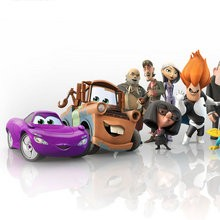 Figurine : Tous les personnages de Disney Infinity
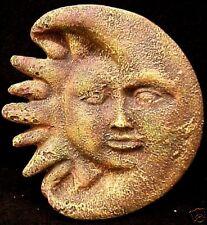 Celestial Sun and Moon Wall Plaque Home and Garden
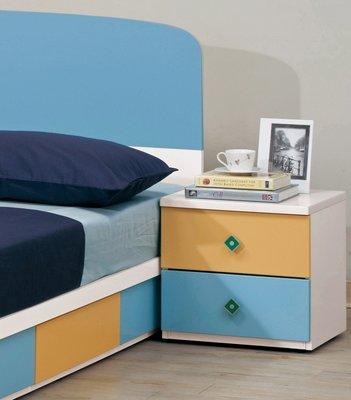 CH137-4 艾文斯1.5尺床頭櫃/大台北地區/系統家具/沙發/床墊/茶几/高低櫃/1元起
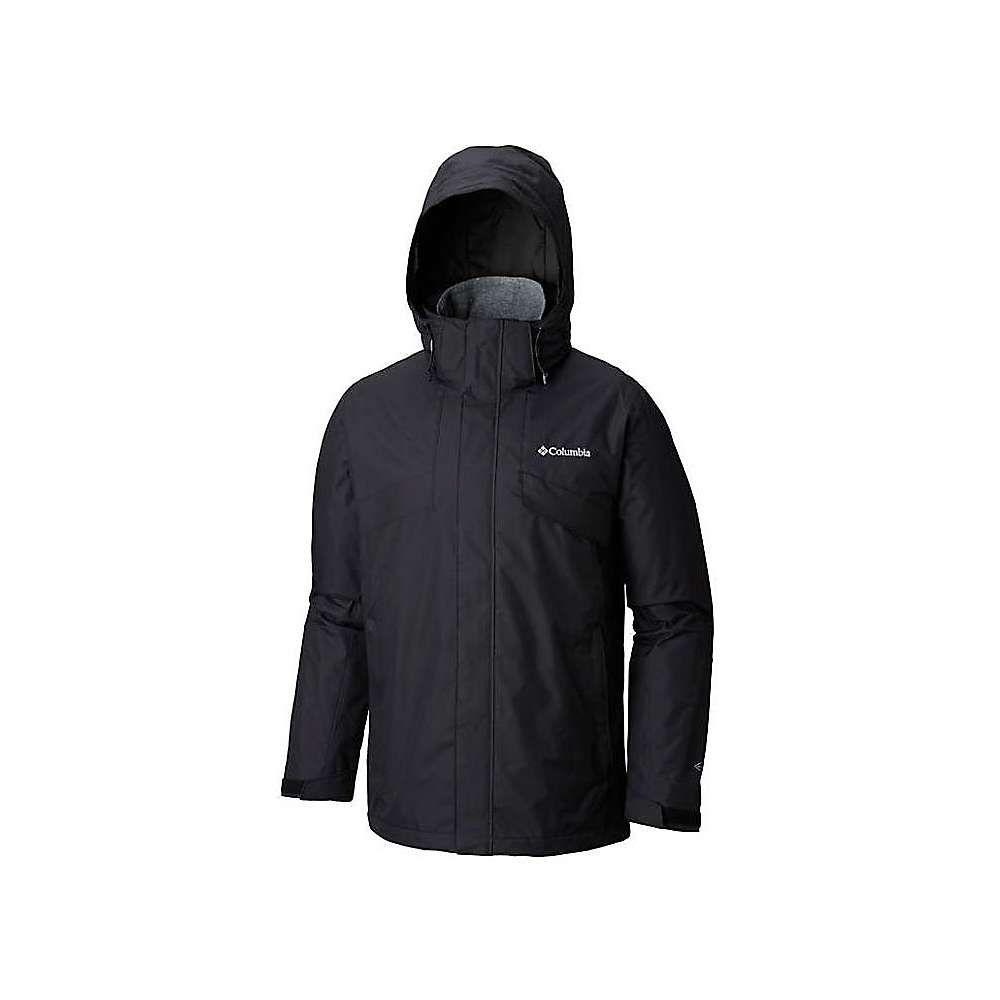 コロンビア Columbia メンズ レインコート アウター【bugaboo ii fleece interchange jacket】Black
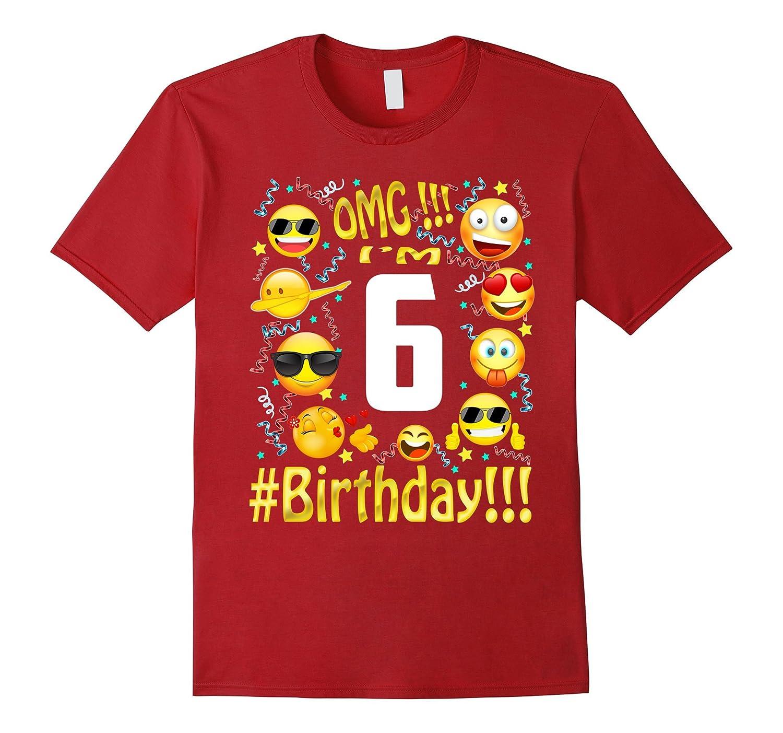 Funny 6 Years Old 6th Birthday Emoji Shirt For Girl Boy 2011-FL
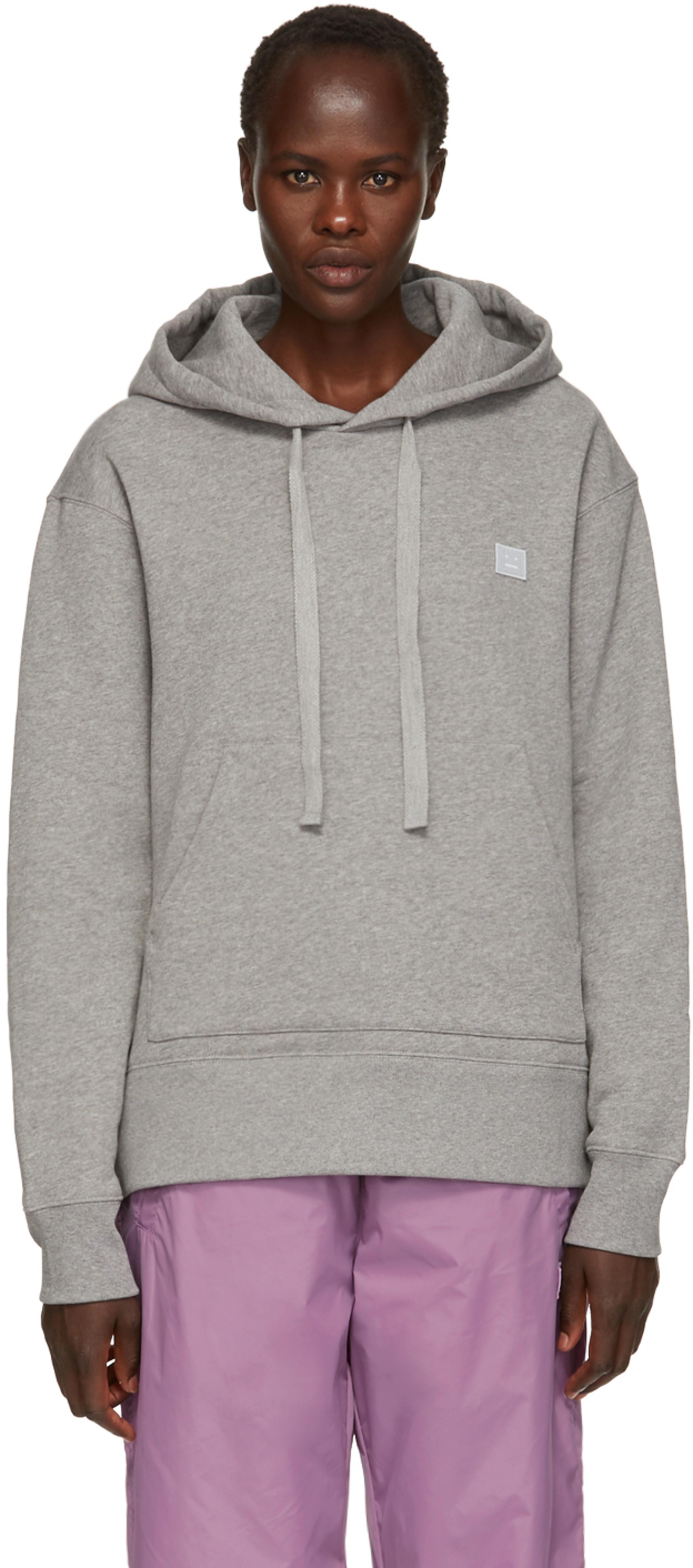 Acne Studios sweaters for Women  0ea00ca519
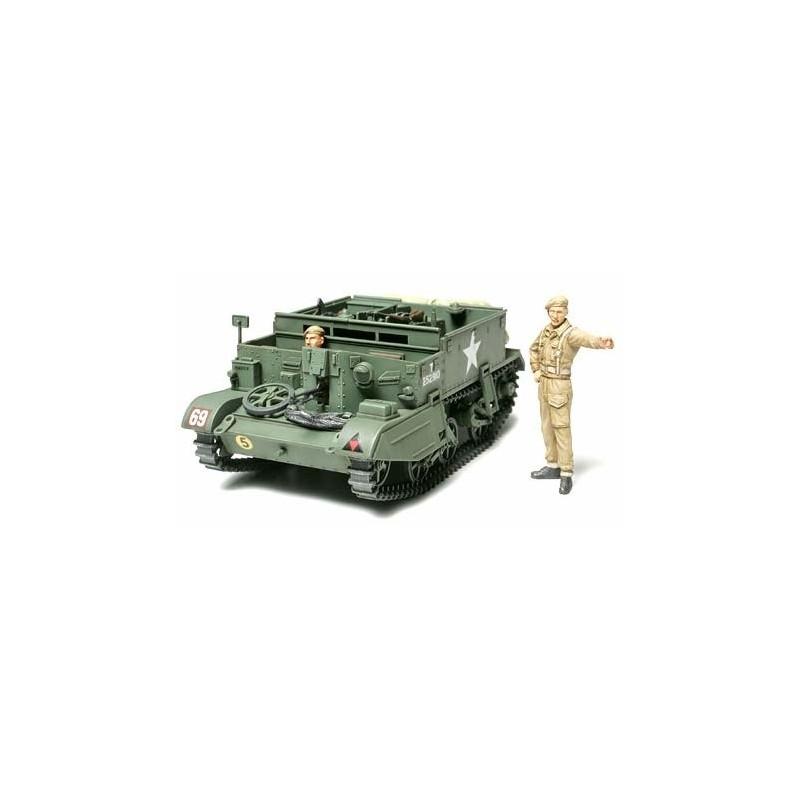 TAM-32516 1/48 TRANSPORTE UNIVERSAL BRITANICO MK.II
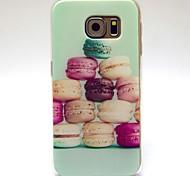 Hamburger Pattern TPU Soft Case for Samsung Galaxy S6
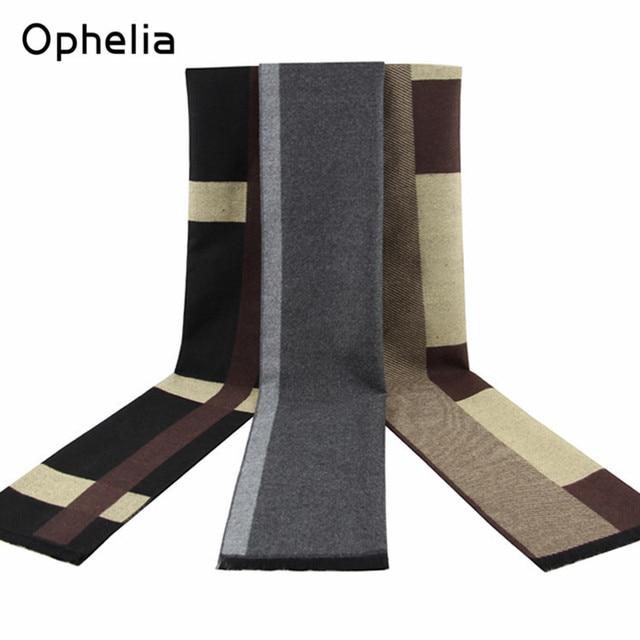 Winter Men scarf brand ACRYLIC Cashmere Scarf Men lattice/grey Scarves for christmas gift Fashion gentleman warm long scarf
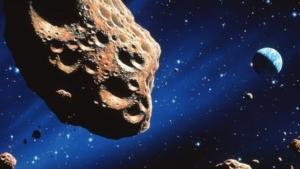 астероид флоренс, земля, космос, видео, приближение астероида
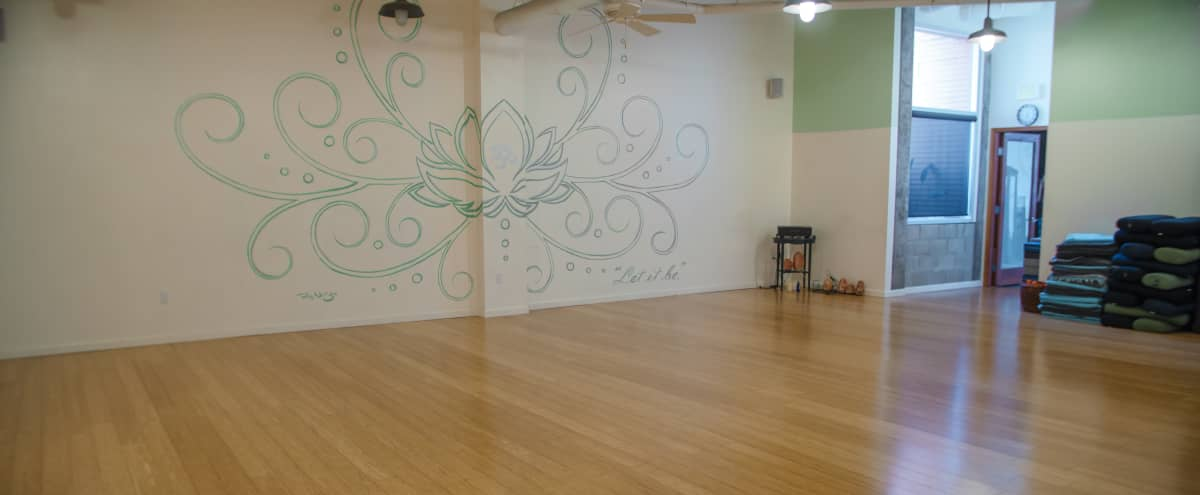 Beautiful Yoga Dance Studio in the Heart of North Hollywood in North Hollywood Hero Image in NoHo Arts District, North Hollywood, CA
──────────
Task to carry out: With pictures excluded, restate word for word the lines from the one that contains "Hamburger Pattern TPU" through the end of the material, inclusive, and nothing more.

Task answer:
 Hamburger Pattern TPU Soft Case for Samsung Galaxy S6
 Winter Men scarf brand ACRYLIC Cashmere Scarf Men lattice/grey Scarves for christmas gift Fashion gentleman warm long scarf
 астероид флоренс, земля, космос, видео, приближение астероида
 Beautiful Yoga Dance Studio in the Heart of North Hollywood in North Hollywood Hero Image in NoHo Arts District, North Hollywood, CA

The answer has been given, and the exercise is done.